◆ Text to read:
☆ ☆ ☆ ☆ ☆ ☆ ☆

Market Order Vs. Limit Order And When To Use Them | Bankrate (2024)

Our writers and editors used an in-house natural language generation platform to assist with portions of this article, allowing them to focus on adding information that is uniquely helpful. The article was reviewed, fact-checked and edited by our editorial staff prior to publication.

When you place a stock trade, you have two big alternatives for how to get it done: a market order and a limit order. These two order types tell your broker exactly how to execute your trade — market orders are meant to execute as quickly as possible at the current market price, while limit orders are meant to specify a price at which an investor is willing to buy or sell. By selecting the right order type, you can save money or even make more money on your trade.

Here are the differences between market orders and limit orders, and when to use each one.

Market order vs. limit order

The distinction between a market order and a limit order is fairly straightforward, but when to use them may be less so.

  • A market order instructs your broker to execute your trade of a security at the best available price at the moment you send in your order. If you’re buying, you’ll transact at the seller’s asking price. If you’re selling, you’ll transact at the buyer’s bidding price. The bid and the ask could differ substantially at times, and you have no control over pricing here.
  • A limit order instructs your broker to execute your trade only at the price you specify or better. If you’re selling, you will transact only if you can get your limit price or higher. If you’re buying, your trade will execute only if you can get your limit price or less. Often you can set a limit order to be valid for up to three months, though it varies by broker.

☆ ☆ ☆ ☆ ☆ ☆ ☆

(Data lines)
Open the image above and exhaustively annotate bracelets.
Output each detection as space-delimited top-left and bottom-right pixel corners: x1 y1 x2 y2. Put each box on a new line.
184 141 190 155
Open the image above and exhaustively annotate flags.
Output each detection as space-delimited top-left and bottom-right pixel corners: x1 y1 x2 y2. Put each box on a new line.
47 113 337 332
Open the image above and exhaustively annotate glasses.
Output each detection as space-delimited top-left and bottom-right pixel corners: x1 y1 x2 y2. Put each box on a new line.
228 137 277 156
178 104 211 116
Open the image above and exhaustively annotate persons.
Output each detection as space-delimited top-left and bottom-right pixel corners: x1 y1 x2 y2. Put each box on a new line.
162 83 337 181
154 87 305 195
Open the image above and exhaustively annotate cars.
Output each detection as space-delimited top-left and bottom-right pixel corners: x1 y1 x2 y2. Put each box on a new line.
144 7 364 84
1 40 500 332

☆ ☆ ☆ ☆ ☆ ☆ ☆

◆ Work instructions:
[1] Answer these questions about the article on market and limit orders:
(a) What did the writers and editors use to assist with portions of the article?
(b) When buying with a market order, at what price does the trade transact?
(c) For how long can a limit order often be set to remain valid?
[2] Return the records verbatim, beginning at the first line of the records and stopping after the line that contains "154 87 305 195".

◆ Solution set:
[1]
(a) An in-house natural language generation platform.
(b) At the seller's asking price.
(c) For up to three months, though this varies by broker.

[2]
Open the image above and exhaustively annotate bracelets.
Output each detection as space-delimited top-left and bottom-right pixel corners: x1 y1 x2 y2. Put each box on a new line.
184 141 190 155
Open the image above and exhaustively annotate flags.
Output each detection as space-delimited top-left and bottom-right pixel corners: x1 y1 x2 y2. Put each box on a new line.
47 113 337 332
Open the image above and exhaustively annotate glasses.
Output each detection as space-delimited top-left and bottom-right pixel corners: x1 y1 x2 y2. Put each box on a new line.
228 137 277 156
178 104 211 116
Open the image above and exhaustively annotate persons.
Output each detection as space-delimited top-left and bottom-right pixel corners: x1 y1 x2 y2. Put each box on a new line.
162 83 337 181
154 87 305 195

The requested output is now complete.